Lockdown bis 7. Februar?

Verlängerung so gut wie fix

(17.01.2021) Der harte Lockdown soll bis zum 7. Februar verlängert werden. Das will die Regierung heute Sonntag - nach intensiven Beratungen mit Ländern, Experten und Sozialpartnern - bekanntgeben. Nach dem 7. Februar soll schrittweise wieder geöffnet werden, wobei die Gastro, Hotels und Veranstalter hingegen noch bis Ende Februar warten müssen. Die Pressekonferenz findet heute voraussichtlich ab 11 Uhr statt.

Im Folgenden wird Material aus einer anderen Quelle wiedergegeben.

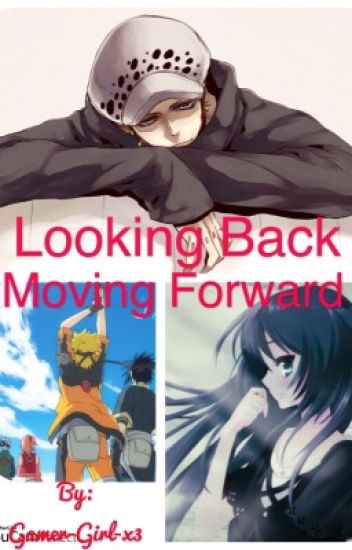 One Piece / Naruto FF: Looking Back Moving Forward 1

Angesichts der mittlerweile auch in Österreich festgestellten, ansteckenderen Virus-Mutation haben Experten eindringlich gewarnt, die Beschränkungen zu lockern.

Der aktuelle "harte" Lockdown soll deshalb um zwei Wochen verlängert werden, auch die Schulen bleiben - anders als angekündigt - bis zu den Semesterferien im Distanzunterricht. Am 8. Februar sollen die Schulen in Wien und Niederösterreich (in den anderen Ländern beginnen da erst die Ferien), Handel, körpernahe Dienstleister und Museen öffnen dürfen - mit FFP2-Masken und Zwei-Meter-Regel. Gastronomie, Hotellerie und Veranstalter müssen sich zumindest bis Ende Februar gedulden; Mitte Februar soll die Lage neu beurteilt werden.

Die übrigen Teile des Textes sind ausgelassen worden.